【51】
洋子は投げられた言葉を気にするより、沙織の身体が心配だった。このままでは身体が持たない。
《闇には一層深い闇を。Weather…》
魔界での闇魔法は無限に力を発揮できる。洋子は闇魔石のみで作った数珠を沙織の身体に絡めていく。
《出でよ、玄丞》
〈闇の力を魔石に貯めると、こんな事まで可能なのか?さすが儂が惚れた女だな〉
軽口を叩いてはいるが真剣に魔法を操っているので、敢えて何も言わないでおく。
やがて沙織の目から再び涙が溢れて、フッと全身から力が抜けて気を失った。洋子独自の結界を施して、ルシアと部屋を出た。
別室の部屋でぼんやりしていた。沙織との再会に頭がついていけないのだ。ルシアが謝罪の言葉をかけた。
「洋子、ゴメン」
ルシアに沙織を助けてくれた御礼を言っていなかったのを思い出した。
『ゴメン?どうして?Lucifer、沙織を助けてくれてありがとう!』
ルシアは無言で洋子を抱擁して自分のマントの内に閉じ込めた。
「バーカ。本人の前でさっき聞いたし。オレの前で無理するんじゃねぇよ。喚きたかったら喚け、泣きたきゃ泣け」
ルシアの優しさが伝わってくる。
『Luciferの鼓動、スゴく落ち着く。弟じゃなく兄かも?』
「アホか。泣けない洋子よりは年上だけど?魔族は人族の2倍で数えろよな。知らなかったか?」
『ふふふ。私達同い年かもね?沙織はもう魔界から出られない?』
「あぁ。身体が変化した者は魔界じゃないと生きられん。

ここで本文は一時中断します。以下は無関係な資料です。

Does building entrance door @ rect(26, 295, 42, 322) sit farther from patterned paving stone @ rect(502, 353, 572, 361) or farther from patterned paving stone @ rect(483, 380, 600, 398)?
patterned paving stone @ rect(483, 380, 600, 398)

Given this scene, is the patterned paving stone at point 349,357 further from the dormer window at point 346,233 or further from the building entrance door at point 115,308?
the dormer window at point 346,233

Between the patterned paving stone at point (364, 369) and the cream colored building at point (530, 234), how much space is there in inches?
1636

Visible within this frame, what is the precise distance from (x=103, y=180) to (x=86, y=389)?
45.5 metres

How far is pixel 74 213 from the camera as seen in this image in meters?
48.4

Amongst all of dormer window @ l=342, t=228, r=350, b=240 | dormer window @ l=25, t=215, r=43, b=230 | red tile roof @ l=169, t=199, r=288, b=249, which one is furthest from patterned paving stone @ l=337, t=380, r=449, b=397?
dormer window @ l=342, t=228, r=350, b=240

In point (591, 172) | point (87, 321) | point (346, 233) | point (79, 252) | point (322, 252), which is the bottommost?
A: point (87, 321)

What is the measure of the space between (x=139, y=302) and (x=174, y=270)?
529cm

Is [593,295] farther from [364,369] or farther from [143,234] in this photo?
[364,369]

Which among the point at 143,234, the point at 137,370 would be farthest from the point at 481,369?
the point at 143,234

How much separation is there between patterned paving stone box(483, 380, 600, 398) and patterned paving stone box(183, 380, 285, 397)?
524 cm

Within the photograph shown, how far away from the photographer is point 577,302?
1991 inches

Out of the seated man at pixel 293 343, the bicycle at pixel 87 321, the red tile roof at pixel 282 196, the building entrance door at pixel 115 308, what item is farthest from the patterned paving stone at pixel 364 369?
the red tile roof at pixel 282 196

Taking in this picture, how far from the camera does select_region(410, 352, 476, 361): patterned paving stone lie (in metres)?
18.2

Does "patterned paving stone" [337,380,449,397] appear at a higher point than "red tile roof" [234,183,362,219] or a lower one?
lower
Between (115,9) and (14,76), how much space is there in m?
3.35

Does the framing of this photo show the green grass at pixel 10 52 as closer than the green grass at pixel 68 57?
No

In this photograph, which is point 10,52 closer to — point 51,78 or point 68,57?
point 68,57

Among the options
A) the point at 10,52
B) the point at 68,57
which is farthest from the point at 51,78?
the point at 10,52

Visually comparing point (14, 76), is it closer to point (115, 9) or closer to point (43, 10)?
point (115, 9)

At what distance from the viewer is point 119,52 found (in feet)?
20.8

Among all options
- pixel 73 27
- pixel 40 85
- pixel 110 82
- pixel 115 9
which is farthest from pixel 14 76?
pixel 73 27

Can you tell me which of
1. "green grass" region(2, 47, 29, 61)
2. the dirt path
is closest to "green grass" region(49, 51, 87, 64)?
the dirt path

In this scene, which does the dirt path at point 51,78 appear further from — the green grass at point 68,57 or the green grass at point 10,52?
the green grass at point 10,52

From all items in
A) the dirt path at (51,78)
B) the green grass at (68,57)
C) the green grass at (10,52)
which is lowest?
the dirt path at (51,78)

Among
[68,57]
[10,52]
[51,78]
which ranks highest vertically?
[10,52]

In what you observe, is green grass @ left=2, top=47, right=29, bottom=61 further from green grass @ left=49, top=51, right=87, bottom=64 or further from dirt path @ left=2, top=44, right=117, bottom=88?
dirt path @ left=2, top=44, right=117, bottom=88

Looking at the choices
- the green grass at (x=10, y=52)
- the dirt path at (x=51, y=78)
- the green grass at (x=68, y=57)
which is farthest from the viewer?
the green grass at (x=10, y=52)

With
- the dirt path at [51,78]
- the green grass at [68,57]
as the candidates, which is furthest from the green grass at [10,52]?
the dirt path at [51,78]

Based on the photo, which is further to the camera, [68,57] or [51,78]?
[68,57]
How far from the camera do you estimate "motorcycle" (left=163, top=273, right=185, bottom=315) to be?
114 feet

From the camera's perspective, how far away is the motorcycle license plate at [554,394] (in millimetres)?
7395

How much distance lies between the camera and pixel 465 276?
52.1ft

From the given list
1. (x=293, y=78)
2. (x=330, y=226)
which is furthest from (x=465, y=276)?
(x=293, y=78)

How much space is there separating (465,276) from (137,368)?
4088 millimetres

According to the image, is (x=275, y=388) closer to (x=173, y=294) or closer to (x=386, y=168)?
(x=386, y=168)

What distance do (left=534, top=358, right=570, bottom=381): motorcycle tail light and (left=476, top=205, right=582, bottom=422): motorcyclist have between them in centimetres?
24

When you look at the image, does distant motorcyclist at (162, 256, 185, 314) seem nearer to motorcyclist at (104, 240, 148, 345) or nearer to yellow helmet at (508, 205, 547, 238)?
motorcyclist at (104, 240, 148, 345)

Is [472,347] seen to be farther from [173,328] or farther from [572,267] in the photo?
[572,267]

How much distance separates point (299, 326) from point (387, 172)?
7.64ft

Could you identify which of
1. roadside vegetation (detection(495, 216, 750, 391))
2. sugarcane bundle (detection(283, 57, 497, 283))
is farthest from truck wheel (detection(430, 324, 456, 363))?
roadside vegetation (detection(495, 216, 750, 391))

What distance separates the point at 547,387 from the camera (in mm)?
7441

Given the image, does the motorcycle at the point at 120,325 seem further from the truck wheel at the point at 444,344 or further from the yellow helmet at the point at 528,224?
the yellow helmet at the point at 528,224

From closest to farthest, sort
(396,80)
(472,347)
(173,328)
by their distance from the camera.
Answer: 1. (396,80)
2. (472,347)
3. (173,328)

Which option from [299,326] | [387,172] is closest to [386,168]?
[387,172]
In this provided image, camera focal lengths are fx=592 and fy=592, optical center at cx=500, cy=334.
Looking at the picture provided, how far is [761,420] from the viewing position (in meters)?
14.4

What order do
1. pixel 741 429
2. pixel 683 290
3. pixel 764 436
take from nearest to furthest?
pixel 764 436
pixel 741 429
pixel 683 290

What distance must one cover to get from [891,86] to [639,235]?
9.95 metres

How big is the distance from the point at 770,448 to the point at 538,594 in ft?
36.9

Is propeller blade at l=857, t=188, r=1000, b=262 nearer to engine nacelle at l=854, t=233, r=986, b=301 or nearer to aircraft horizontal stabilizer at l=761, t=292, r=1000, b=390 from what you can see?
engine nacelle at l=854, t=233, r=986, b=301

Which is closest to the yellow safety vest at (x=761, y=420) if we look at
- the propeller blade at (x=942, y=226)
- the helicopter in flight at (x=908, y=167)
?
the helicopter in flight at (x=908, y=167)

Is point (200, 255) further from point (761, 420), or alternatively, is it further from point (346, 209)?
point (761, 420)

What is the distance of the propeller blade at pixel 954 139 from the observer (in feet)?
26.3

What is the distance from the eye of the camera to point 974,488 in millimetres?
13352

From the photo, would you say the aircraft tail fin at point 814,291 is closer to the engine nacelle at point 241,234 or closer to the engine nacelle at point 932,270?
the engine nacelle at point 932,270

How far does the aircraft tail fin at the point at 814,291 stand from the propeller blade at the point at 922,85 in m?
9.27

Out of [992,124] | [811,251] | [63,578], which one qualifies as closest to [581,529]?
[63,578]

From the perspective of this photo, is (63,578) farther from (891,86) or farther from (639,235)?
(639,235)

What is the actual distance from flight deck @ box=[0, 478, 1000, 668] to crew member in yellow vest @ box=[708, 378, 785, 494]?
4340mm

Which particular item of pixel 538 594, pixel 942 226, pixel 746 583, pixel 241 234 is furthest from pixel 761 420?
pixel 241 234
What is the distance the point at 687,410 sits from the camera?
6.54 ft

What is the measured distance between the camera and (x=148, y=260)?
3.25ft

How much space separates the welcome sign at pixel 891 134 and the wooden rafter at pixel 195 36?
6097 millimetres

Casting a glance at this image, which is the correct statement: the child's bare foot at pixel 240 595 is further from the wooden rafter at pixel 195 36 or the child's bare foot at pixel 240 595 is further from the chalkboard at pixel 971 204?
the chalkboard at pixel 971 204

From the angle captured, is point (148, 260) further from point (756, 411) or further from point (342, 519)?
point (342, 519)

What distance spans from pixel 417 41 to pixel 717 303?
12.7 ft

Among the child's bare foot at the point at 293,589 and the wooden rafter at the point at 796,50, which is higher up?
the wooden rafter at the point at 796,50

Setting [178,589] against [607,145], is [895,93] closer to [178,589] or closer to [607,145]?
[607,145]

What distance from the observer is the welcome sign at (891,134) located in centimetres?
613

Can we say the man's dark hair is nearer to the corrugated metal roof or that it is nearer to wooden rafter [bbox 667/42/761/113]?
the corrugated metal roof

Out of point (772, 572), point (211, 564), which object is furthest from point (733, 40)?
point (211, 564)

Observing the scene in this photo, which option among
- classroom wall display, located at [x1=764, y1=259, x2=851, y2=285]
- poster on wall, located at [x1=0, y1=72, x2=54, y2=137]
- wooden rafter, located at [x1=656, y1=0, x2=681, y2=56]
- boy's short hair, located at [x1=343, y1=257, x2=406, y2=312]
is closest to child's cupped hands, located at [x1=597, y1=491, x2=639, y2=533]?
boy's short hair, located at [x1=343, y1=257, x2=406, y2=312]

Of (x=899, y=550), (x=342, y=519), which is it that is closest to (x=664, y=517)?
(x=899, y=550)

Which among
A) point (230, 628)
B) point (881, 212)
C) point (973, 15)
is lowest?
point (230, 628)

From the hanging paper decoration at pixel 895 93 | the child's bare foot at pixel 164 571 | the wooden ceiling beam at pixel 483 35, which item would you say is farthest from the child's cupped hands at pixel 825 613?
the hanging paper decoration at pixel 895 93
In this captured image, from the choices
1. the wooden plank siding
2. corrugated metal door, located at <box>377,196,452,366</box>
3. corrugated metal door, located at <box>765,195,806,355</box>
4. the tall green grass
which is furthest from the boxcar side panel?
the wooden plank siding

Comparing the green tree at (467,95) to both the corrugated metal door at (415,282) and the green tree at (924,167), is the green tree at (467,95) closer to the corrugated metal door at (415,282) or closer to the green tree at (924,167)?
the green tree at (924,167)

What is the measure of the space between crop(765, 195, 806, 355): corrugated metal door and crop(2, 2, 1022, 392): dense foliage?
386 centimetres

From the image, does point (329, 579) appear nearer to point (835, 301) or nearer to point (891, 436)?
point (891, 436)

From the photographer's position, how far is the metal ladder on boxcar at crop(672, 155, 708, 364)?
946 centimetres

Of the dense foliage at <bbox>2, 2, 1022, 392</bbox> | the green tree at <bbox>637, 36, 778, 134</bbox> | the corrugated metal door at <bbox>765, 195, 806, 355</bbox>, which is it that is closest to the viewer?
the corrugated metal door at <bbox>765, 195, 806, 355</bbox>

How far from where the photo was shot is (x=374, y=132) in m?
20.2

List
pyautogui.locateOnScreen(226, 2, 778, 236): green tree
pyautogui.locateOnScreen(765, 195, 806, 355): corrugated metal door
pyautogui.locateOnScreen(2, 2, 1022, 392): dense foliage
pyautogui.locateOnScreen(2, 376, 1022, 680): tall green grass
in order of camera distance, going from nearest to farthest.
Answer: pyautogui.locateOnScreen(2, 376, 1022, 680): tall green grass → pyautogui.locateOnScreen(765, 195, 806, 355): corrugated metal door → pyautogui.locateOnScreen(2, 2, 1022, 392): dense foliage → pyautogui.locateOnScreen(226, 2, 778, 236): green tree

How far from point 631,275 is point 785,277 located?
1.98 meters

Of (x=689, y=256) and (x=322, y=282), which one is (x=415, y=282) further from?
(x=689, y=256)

例え魔毒に侵されるリスクがあってもな。身体が腐敗した者や魔法を制御出来ずに暴走した者も同じだ。わかってるんだろう?」
わかっているからこそ、沙織を放っておけない。泣きながら暮らすより笑って過ごして欲しい。
『沙織を頼める?』
「あぁ。だが、魔界では弱過ぎる沙織はオレと同等には扱えない。伴侶にすれば弱みとして即暗殺されてしまうだろう。オレの式として生きると誓えば別だかな」
式とは僕の事だ。沙織にルシアを慕う気持ちがなければ契約できない。だが契約できれば部屋からは出て永く生きられる。
「オレの家に戻ってさえくれない。沙織の気持ちは閉ざされたまま。悪いな、洋子。報せが遅れたな」
『Luciferは悪くない』
「なぁ?オレと黒狗の重婚でも構わないんだが?」
『………』
舌打ちするルシアが露骨で、洋子はクスクス笑い出した。
翌朝、再び沙織を訪れた。魔界で食べられる果実とおにぎりと緑茶、みたらし団子とアベカワ餅を持って。
『沙織、おはよう!一緒に朝食しよ?』
洋子はこの一年間、必死に生きてきた軌跡を話した。過去も現在も赤裸々に紡いでいく。トイとの関係も今の状況も隠さず語ることがルシアへの信頼を得るきっかけになればいいと思った。
「洋子はトイって獣人族が好きなの?」
『うんっ!早く逢いたい。でも月影との約束ありき龍達ありきの私だから』
「洋子ったら、いつも自分を後回しにするよね?そういえば、ルシアは魔界の皇子なのね」
『ええっ?気づいてなかったの?』
「己の不幸しか頭になかったのよ、今日までは。洋子のみたらし団子、美味しかったわ」
『水中のルシアの家は快適だと思うわ』
「そうね。ファンタジックな世界に来たんだもん。楽しまないとね?」
部屋の扉を叩く音がして、Luciferが入室した。
「沙織、洋子、家へ戻るぞ?」
『私は帰るわ。沙織とLuciferに会いに来るね』
「洋子、これを遣ろう」
黒色と金色の対になるピアスだった。
『ありがとう!守護獣達の魔導器ね』
「あぁ。僅か5ミリの魔石に見えるが彼等の一部だ。いつでも喚ぶがいい。勿論オレもな?」
『はいはい。Lucifer、ありがとう。沙織をよろしく』
《ゼウス、お願い。ハデス、またね》
〈承知した〉とゼウス。
〈待ってるぞ〉とハデス。
これ以上洋子がいなくても、Luciferと沙織は、互いの気持ちを思いやることが出来るはずだ。